%%

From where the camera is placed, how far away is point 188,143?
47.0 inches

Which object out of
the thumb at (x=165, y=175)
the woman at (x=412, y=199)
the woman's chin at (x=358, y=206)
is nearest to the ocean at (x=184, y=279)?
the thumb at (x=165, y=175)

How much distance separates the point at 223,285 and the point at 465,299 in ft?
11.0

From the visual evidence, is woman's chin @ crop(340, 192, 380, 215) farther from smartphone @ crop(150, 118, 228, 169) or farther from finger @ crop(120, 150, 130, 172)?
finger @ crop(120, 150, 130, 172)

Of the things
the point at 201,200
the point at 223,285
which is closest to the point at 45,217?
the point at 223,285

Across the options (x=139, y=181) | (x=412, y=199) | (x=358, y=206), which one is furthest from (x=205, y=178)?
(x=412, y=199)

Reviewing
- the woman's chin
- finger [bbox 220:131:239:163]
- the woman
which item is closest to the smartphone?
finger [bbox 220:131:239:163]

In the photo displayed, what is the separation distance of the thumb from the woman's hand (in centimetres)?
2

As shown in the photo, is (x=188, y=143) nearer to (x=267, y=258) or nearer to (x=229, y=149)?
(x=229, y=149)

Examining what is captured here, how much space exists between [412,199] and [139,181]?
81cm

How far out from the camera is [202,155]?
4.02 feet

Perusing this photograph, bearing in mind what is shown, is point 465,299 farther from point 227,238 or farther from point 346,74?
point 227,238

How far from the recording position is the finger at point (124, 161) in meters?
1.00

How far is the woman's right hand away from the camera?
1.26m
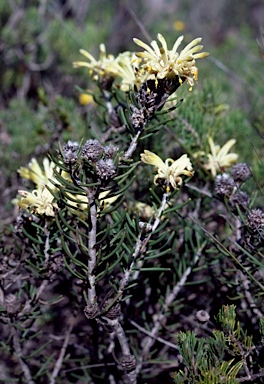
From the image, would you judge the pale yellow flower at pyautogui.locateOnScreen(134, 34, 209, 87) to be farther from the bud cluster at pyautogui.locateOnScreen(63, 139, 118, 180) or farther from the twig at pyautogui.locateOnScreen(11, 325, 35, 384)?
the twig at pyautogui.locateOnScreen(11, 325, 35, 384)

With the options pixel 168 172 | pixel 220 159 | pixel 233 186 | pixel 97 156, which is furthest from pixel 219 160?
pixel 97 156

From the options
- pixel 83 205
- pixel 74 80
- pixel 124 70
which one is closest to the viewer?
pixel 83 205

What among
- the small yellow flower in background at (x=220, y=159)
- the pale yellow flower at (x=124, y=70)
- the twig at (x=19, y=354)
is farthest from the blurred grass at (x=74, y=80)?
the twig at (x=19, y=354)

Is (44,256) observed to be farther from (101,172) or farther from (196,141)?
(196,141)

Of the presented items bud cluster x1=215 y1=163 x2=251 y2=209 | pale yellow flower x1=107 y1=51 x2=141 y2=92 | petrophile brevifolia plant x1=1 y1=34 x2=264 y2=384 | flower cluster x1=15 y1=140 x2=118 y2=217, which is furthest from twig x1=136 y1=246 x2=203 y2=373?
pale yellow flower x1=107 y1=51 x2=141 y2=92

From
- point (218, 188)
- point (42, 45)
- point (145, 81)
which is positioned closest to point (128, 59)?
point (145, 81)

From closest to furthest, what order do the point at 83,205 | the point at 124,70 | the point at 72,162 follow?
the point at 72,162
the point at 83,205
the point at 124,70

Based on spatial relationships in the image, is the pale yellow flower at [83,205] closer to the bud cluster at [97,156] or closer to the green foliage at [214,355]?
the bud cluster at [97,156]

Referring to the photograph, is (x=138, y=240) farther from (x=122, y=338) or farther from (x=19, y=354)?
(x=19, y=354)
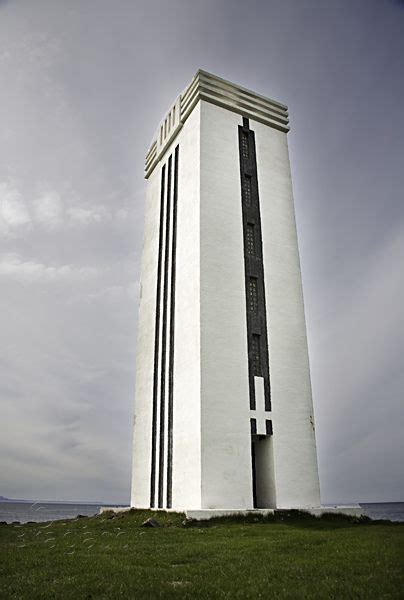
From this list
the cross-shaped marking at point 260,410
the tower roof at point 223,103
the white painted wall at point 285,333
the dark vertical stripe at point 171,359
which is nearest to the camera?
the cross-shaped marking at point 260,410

%%
%%

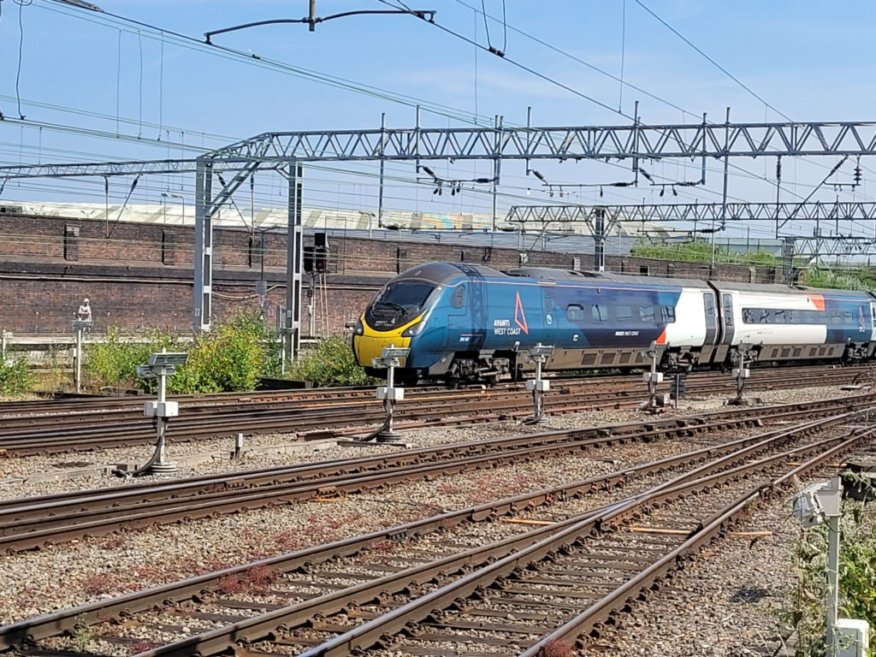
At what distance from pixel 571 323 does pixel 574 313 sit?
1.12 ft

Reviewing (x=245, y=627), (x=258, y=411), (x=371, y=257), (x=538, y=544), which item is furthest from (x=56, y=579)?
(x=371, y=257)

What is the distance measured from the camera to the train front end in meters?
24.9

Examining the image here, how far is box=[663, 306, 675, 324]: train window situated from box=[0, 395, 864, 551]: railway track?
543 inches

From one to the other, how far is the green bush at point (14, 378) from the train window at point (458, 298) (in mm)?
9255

%%

Copy out every line of the records above that contains the word "green".

Based on spatial relationships in the image, is the pale yellow flower at [83,205] closer to the bud cluster at [97,156] or closer to the green foliage at [214,355]?
From one to the other, how far is the green bush at point (14, 378) from the train window at point (458, 298) (in mm)?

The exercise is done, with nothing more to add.